▶ Record excerpts:
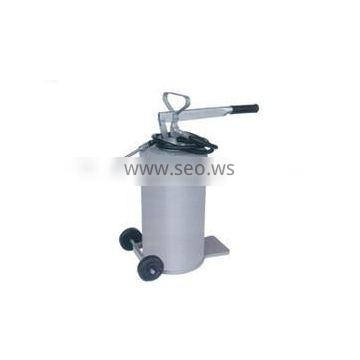 Grease Bucket with Pump GPT16L12
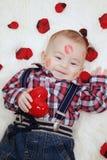 Neonato con il cuore dei biglietti di S. Valentino Fotografie Stock Libere da Diritti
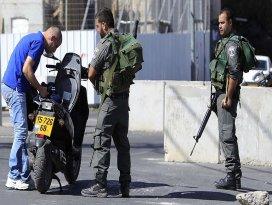 İsrail Ramallahtaki kontrol noktalarını artırdı
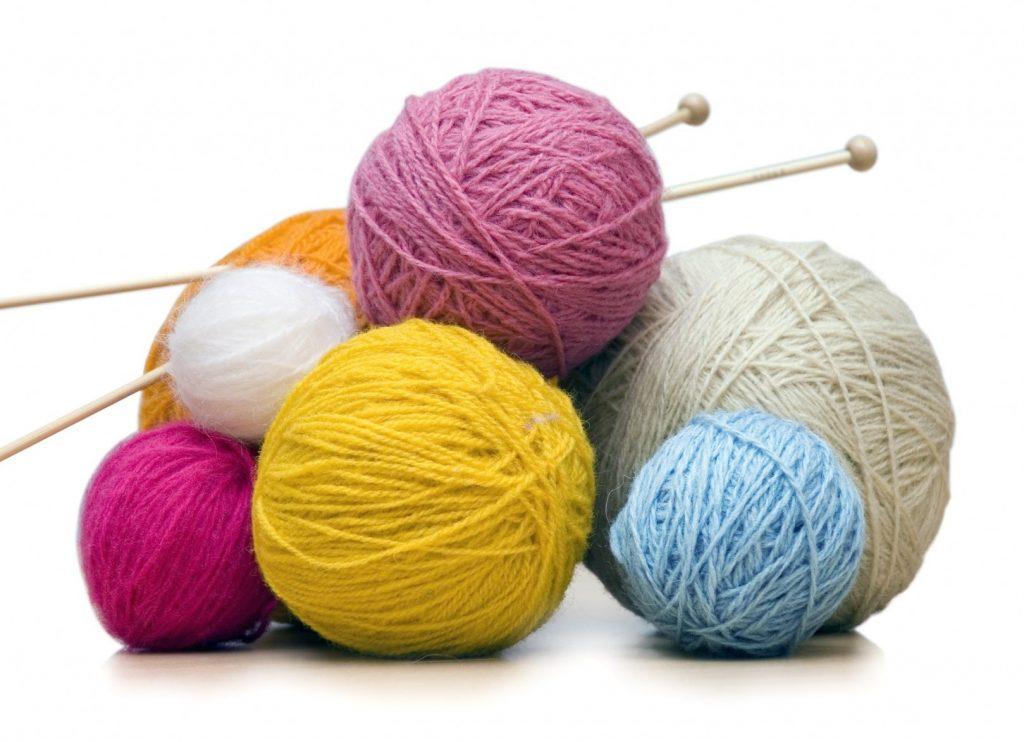 Нитки и иголки для вязанья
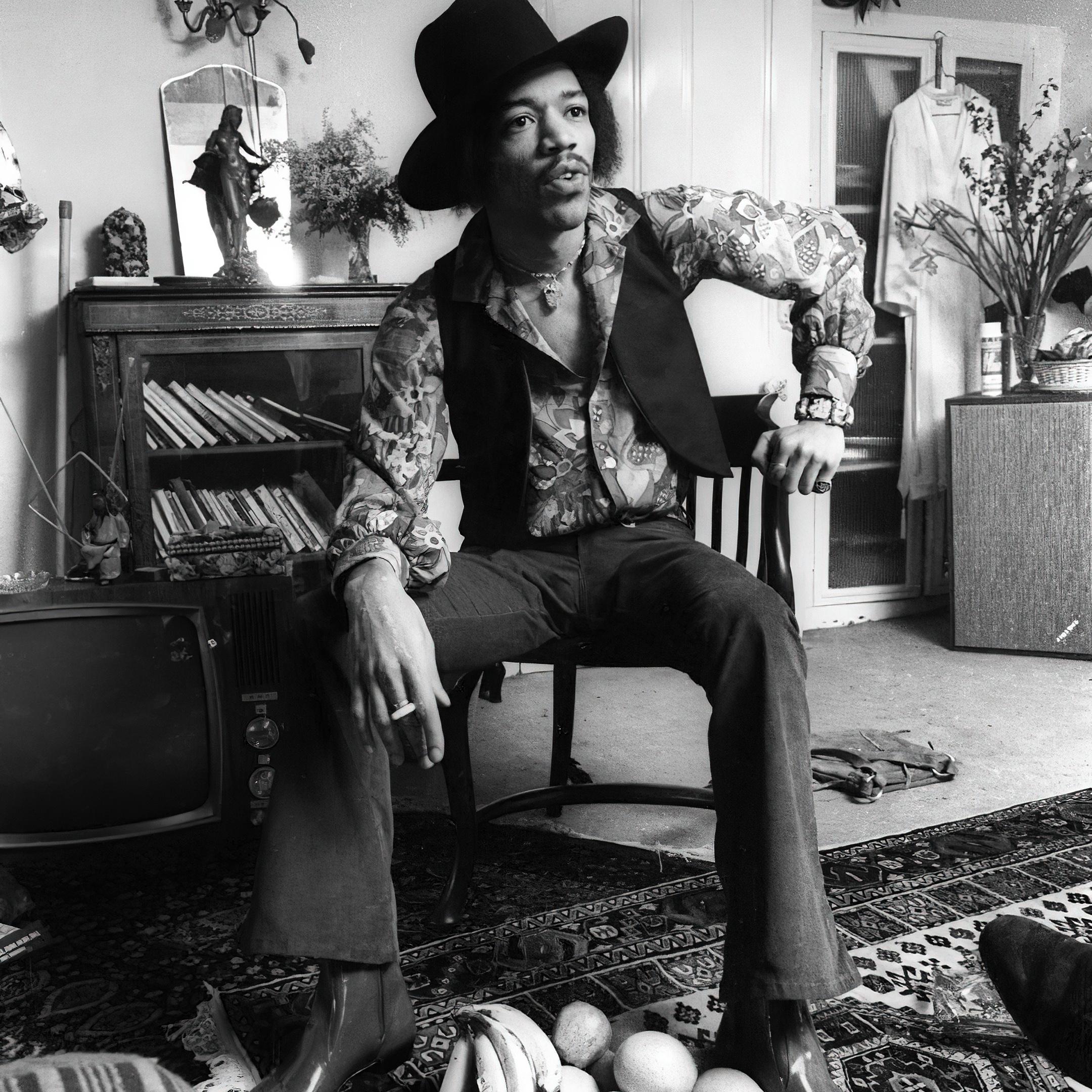 Jimi Hendrix Lowther Acousta 115 Bang & Olufsen Beogram 1000 LEAKS Stereo 30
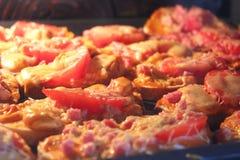 Καυτά σάντουιτς που μαγειρεύουν στην κουζίνα-σειρά Στοκ φωτογραφία με δικαίωμα ελεύθερης χρήσης
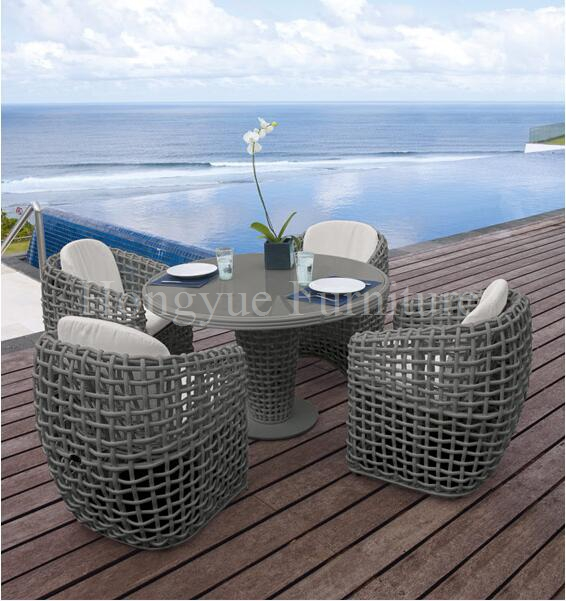 Round rattan dining set table chairs dining table chairs in rattan materials outdoor garden dining set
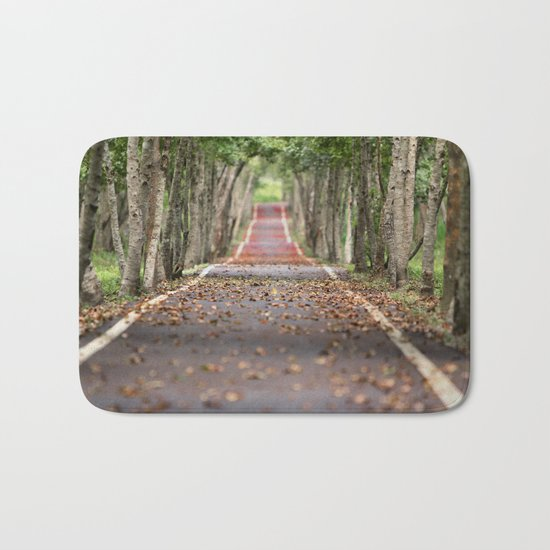 wood le chemin Bath Mat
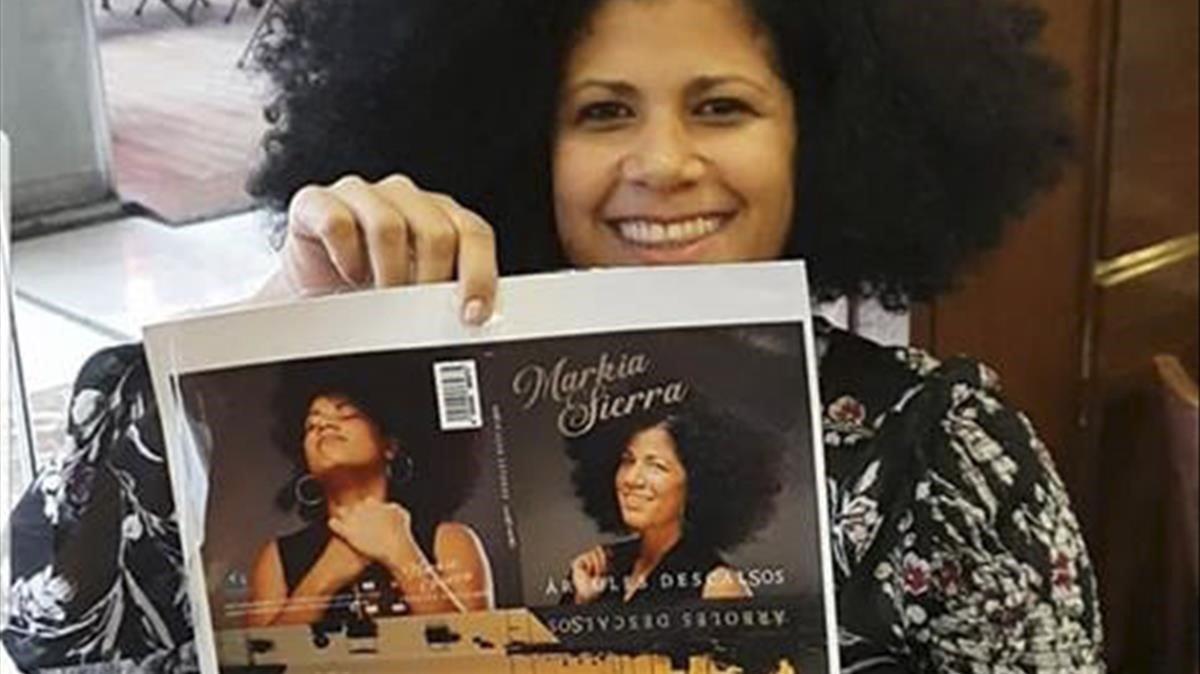 La cantautora cubana conlas primeras pruebas de la portada del disco.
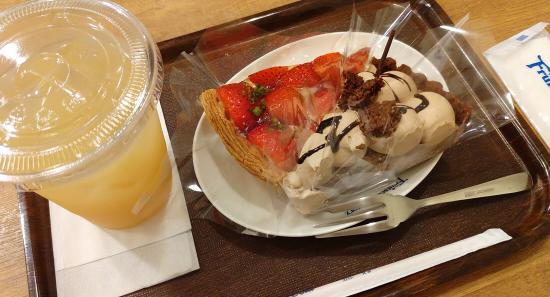 フルーツケーキファクトリー 苺タルト チョコタルト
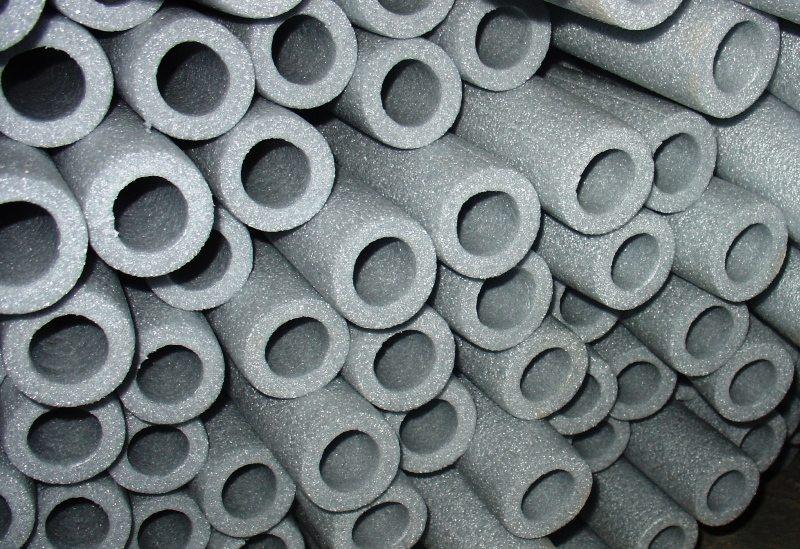 Трубная изоляция из вспененного полиэтилена — стойкость к коррозии и низкая теплопроводность.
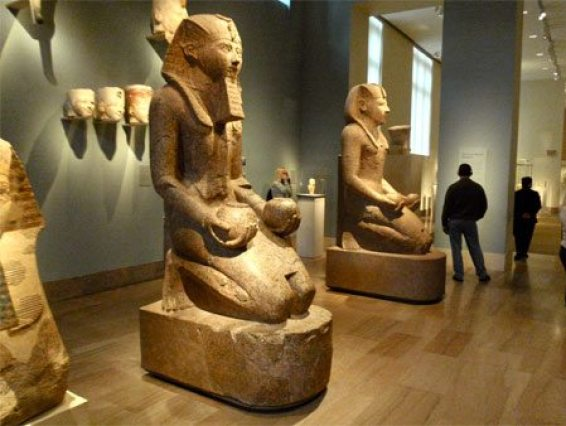 برجراف عن المتحف المصري بالانجليزي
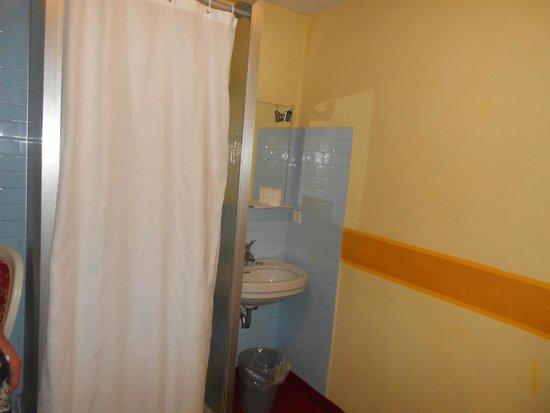 Hotel alla Salute: salle de bain horrible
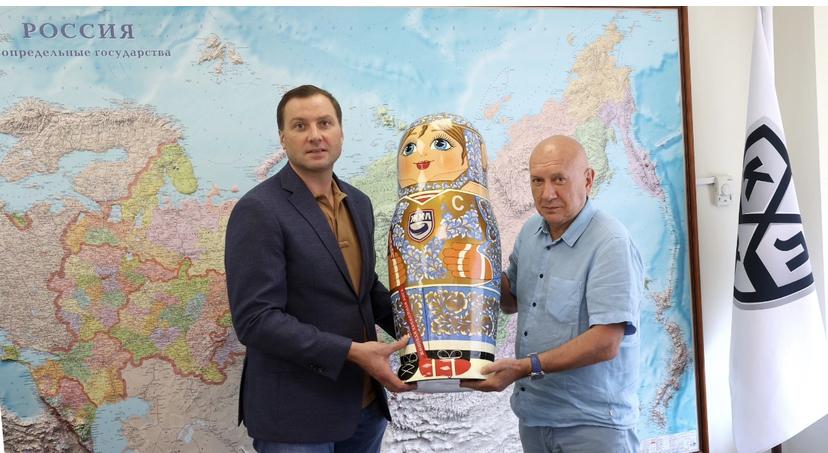 Президент нижегородского клуба СКИФ вручил матрешку с хохломой КХЛ в честь 25-летия клуба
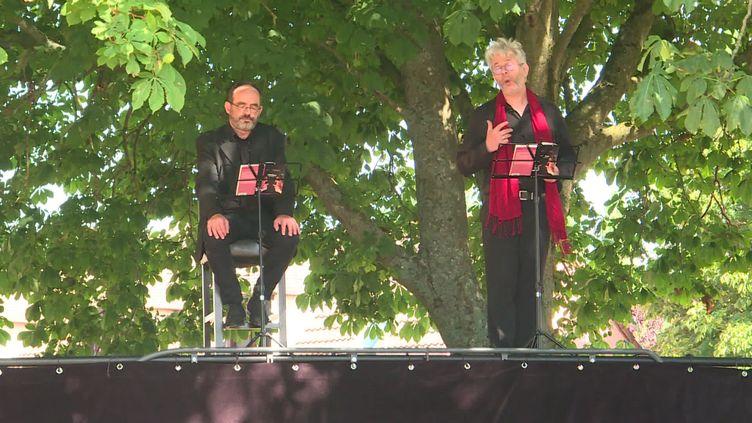 """La compagnie """"Théâtre en pièces"""" propose des lectures théâtralisées (France 3 Centre Val-de-Loire)"""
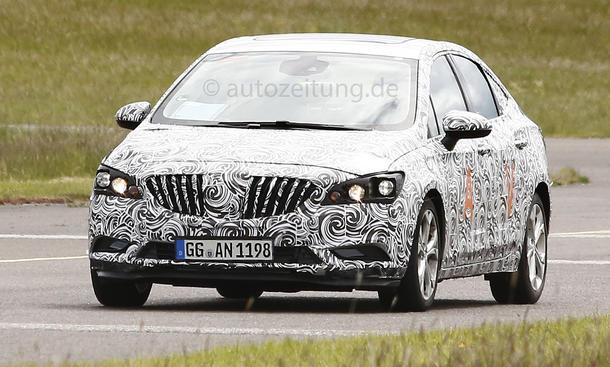 Opel Astra 2015 Erlkoenig-Mule Buick Verano Neuheiten Kompaktklasse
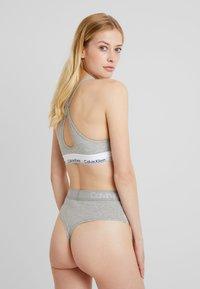 Calvin Klein Underwear - BODY HIGH WAIST THONG - Thong - grey - 2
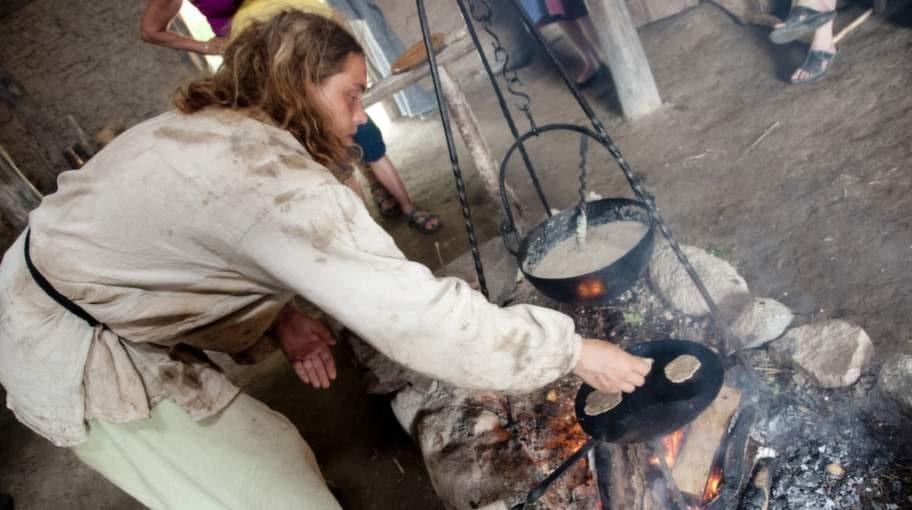 Brödbak i vikingabyn Valshall.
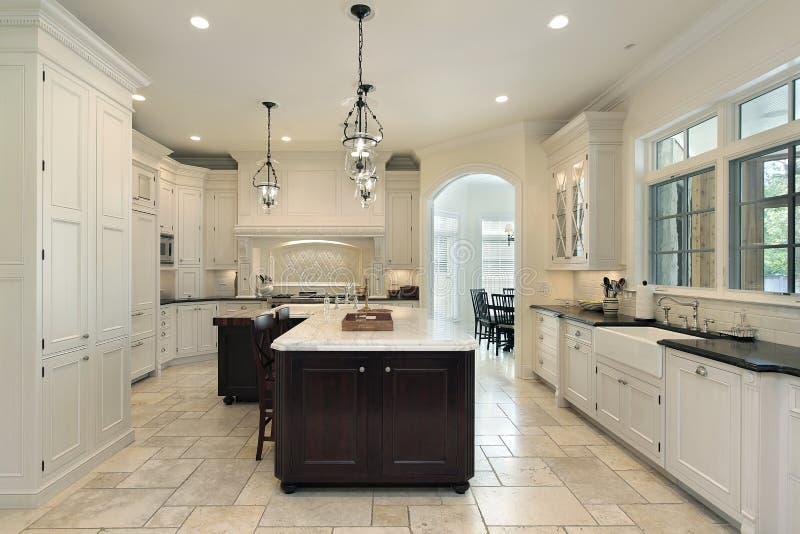 Luxuxküche mit weißem Cabinetry stockfotos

▶ Your task:
Only the pictures in the listing above get left out; print everything else exactly.

▶ Exercise solution:
 Grease Bucket with Pump GPT16L12
 Neonato con il cuore dei biglietti di S. Valentino Fotografie Stock Libere da Diritti
 İsrail Ramallahtaki kontrol noktalarını artırdı
 Нитки и иголки для вязанья
 Jimi Hendrix Lowther Acousta 115 Bang & Olufsen Beogram 1000 LEAKS Stereo 30
 Καυτά σάντουιτς που μαγειρεύουν στην κουζίνα-σειρά Στοκ φωτογραφία με δικαίωμα ελεύθερης χρήσης
 Round rattan dining set table chairs dining table chairs in rattan materials outdoor garden dining set
 wood le chemin Bath Mat
 La cantautora cubana conlas primeras pruebas de la portada del disco.
 フルーツケーキファクトリー 苺タルト チョコタルト
 Трубная изоляция из вспененного полиэтилена — стойкость к коррозии и низкая теплопроводность.
 برجراف عن المتحف المصري بالانجليزي
 Hotel alla Salute: salle de bain horrible
 Президент нижегородского клуба СКИФ вручил матрешку с хохломой КХЛ в честь 25-летия клуба
 """La compagnie """"Théâtre en pièces"""" propose des lectures théâtralisées (France 3 Centre Val-de-Loire)"""
 Opel Astra 2015 Erlkoenig-Mule Buick Verano Neuheiten Kompaktklasse
 Calvin Klein Underwear - BODY HIGH WAIST THONG - Thong - grey - 2
 Brödbak i vikingabyn Valshall.
 Luxuxküche mit weißem Cabinetry stockfotos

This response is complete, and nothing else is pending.